Aşağıdaki ropörtaj İçerenköy’deki evinde
ve evlerine yakın bir yerde bir kafede yaptığımız görüşmenin çözümüdür. Ruhu
şad makamı cennet olsun.
Değerli hocam kısa öz geçmişinizden
bahseder misiniz?
Rahman ve rahim olan Allah’ın adıyla, Hamd
Allah’a ve salat ve selam peygamberimize, âl ve ashabına ve bütün
peygamberlere.
Mustafa Şeker Hocaefendi |
Hocaefendi mahalleli ile ücret konusunda
anlaşamayınca babama demiş ki: -bu babamın ifadesi- “Bu çocuk kabiliyetli bir
çocuk, ben bunu götüreyim kendi köyümde kendi evimde hafız yapayım.” Hocaefendi
Kurşunlu’dan ayrıldı. Hiç unutmam 1948 yılıydı bir at üzerinde rahmetli
babam beni Kurşunlu’dan Kalfat Köyüne götürdü Hocaefendi’nin evine bıraktı. Hocaefendi’nin
gelen gidenlerin misafir edildiği bir odası vardı. Orada hafızlığa başladım.

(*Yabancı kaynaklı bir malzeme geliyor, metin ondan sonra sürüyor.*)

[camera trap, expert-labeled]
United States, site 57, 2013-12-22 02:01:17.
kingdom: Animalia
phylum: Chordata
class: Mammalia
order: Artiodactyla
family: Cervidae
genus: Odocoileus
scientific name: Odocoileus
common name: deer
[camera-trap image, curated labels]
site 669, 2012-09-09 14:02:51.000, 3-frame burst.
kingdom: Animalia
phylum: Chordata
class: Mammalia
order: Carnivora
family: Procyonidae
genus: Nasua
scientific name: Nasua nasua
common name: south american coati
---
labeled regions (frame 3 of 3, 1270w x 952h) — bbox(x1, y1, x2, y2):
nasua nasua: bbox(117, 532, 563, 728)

Bir buçuk senede hıfzımı bitirdim. Son zamanlarda her gün dört sayfa
ezberliyordum.
Köyde, Kalfat’ta, iki cami vardı ve
müezzin yoktu. Köyün ortasından bir çay geçiyordu. Hocaefendi bu camilerden birinde
imamlık yapıyordu. Kendisi Ayasofya Camii’nde Hafız İdris diye bir imam varmış
onun talebesiymiş. Ağzı çok düzgündü ve çok güzel Kur’an-ı Kerim okurdu. Hoca
alışmamız için bize ezan okutuyordu ve köyde ezan hep Arapça okunuyordu. Biz de
minareye çıkıp Arapça şekliyle ezan okurduk. Ezan okunurken köye bir yabancının
gelme ihtimali olduğu günlerde yola nöbetçilik yapan insanlar çıkardı,
gözetleme yaparlardı. Yolda yabancı gördükleri zaman ellerini sallarlardı. Ben
ezan okuduğum sırada birkaç defa şöyle oldu: Hayyaalessah derken el işareti
yapılınca “Haydin namaza, Haydin namaza Haydin felaha, Haydin felaha .. Tanrı
Uludur, Tanrı Uludur.. Tanrıdan başka yoktur tapacak” şeklinde Türkçe’ye
çevirerek ezan okurdum.
Hafızlığımı bitirdim memlekete
döndüm. O zaman bir merasim yapıldı mı yapılmadı mı? Bilemiyorum. Benim gibi
birçok arkadaş vardı. Bunlardan pek çoğu ebedi hayata intikal etti. Memlekete
geldikten sonra, “Ben okuyacağım” dedim. Ankara’da bir ablam yaşıyordu,
evliydi, onun yanına gittim. Hacı Bayram Camii’de Mustafa Efendi adında bir zat
imamlık yapıyordu. Onun yanında biraz Arapça okudum, Avamil’e kadar. Bu sırada
kız kardeşim ve eniştemin yanında kalıyordum. Eniştem annesi ve babası ile birlikte
oturuyordu. Anadolu’da akrabayla evlilik yaygındır. Miras başkasına geçmesin
diye dayımın bir kızı evlilik çağında idi onunla evlendirmek istemişler beni.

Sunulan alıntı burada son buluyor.